If these races (the Chinese, Australians, Americans, etc.) are not descended from Noah they could not have been included in the Deluge. If neither China, Japan, America, Northern Europe, nor Australia were depopulated by the Deluge, the Deluge could not have been universal. But as it is alleged that it did destroy a country, and drowned all the people thereof except Noah and his family, the country so destroyed could not have been Europe, Asia, Africa, America, or Australia, for there has been no universal destruction of the people of those regions; or, if there had been, how can we account for the existence to-day of people on all of those continents whose descent Genesis does not trace back to Noah, and, in fact, about whom the writer of Genesis seems to have known nothing?

We are thus driven to one of two alternative conclusions: either the Deluge record of the Bible is altogether fabulous, or it relates to some land other than Europe, Asia, Africa, or Australia, some land that was destroyed by water. It is not fabulous; and the land it refers to is not Europe, Asia, Africa, or Australia—but Atlantis. No other land is known to history or tradition that was overthrown in a great catastrophe by the agency of water; that was civilized, populous, powerful, and given over to wickedness.

That high and orthodox authority, François Lenormant, says ("Ancient Hist. of the East," vol. i., p. 64), "The descendants of Shem, Ham, and Japhet, so admirably catalogued by Moses, include one only of the races of humanity, the white race, whose three chief divisions he gives us as now recognized by anthropologists. The other three races—yellow, black, and red—have no place in the Bible list of nations sprung from Noah." As, therefore, the Deluge of the Bible destroyed only the land and people of Noah, it could not have been universal. The religious world does not pretend to fix the location of the Garden of Eden. The Rev. George Leo Haydock says, "The precise situation cannot be ascertained; how great might be its extent we do not know;" and we will see hereafter that the unwritten traditions of the Church pointed to a region in the west, beyond the ocean which bounds Europe in that direction, as the locality in which "mankind dwelt before the Deluge."

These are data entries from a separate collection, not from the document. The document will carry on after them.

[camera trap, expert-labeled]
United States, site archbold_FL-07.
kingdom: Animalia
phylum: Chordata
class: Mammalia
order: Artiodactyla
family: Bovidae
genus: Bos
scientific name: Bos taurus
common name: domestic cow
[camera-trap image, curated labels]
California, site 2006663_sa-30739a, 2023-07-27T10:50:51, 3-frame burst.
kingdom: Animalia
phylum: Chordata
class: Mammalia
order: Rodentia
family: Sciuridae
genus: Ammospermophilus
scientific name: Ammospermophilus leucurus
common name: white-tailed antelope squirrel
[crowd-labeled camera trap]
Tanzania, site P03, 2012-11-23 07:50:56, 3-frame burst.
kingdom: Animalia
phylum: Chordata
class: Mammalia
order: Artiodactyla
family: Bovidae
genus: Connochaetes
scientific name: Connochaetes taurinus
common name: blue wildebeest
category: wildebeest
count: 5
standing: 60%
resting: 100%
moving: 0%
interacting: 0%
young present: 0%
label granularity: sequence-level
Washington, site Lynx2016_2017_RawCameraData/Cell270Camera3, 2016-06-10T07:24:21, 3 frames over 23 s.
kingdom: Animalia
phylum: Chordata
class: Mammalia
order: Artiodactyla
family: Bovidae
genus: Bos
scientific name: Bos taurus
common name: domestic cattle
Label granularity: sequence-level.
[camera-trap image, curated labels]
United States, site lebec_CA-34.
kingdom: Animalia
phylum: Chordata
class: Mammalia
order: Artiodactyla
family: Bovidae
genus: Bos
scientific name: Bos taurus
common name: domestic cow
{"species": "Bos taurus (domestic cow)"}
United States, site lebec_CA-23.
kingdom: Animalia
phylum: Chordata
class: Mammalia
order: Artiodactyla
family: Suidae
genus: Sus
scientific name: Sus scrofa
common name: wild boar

It will be more and more evident, as we proceed in the consideration of the Flood legends of other nations, that the Antediluvian World was none other than Atlantis.

CHAPTER III.
THE DELUGE OF THE CHALDEANS.

We have two versions of the Chaldean story—unequally developed, indeed, but exhibiting a remarkable agreement. The one most anciently known, and also the shorter, is that which Berosus took from the sacred books of Babylon, and introduced into the history that he wrote for the use of the Greeks. After speaking of the last nine antediluvian kings, the Chaldean priest continues thus.

"Obartès Elbaratutu being dead, his son Xisuthros (Khasisatra) reigned eighteen sares (64,800 years). It was under him that the Great Deluge took place, the history of which is told in the sacred documents as follows: Cronos (Ea) appeared to him in his sleep, and announced that on the fifteenth of the month of Daisios (the Assyrian month Sivan—a little before the summer solstice) all men should perish by a flood. He therefore commanded him to take the beginning, the middle, and the end of whatever was consigned to writing, and to bury it in the City of the Sun, at Sippara; then to build a vessel, and to enter it with his family and dearest friends; to place in this vessel provisions to eat and drink, and to cause animals, birds, and quadrupeds to enter it; lastly, to prepare everything for navigation. And when Xisuthros inquired in what direction he should steer his bark, he was answered, 'toward the gods,' and enjoined to pray that good might come of it for men.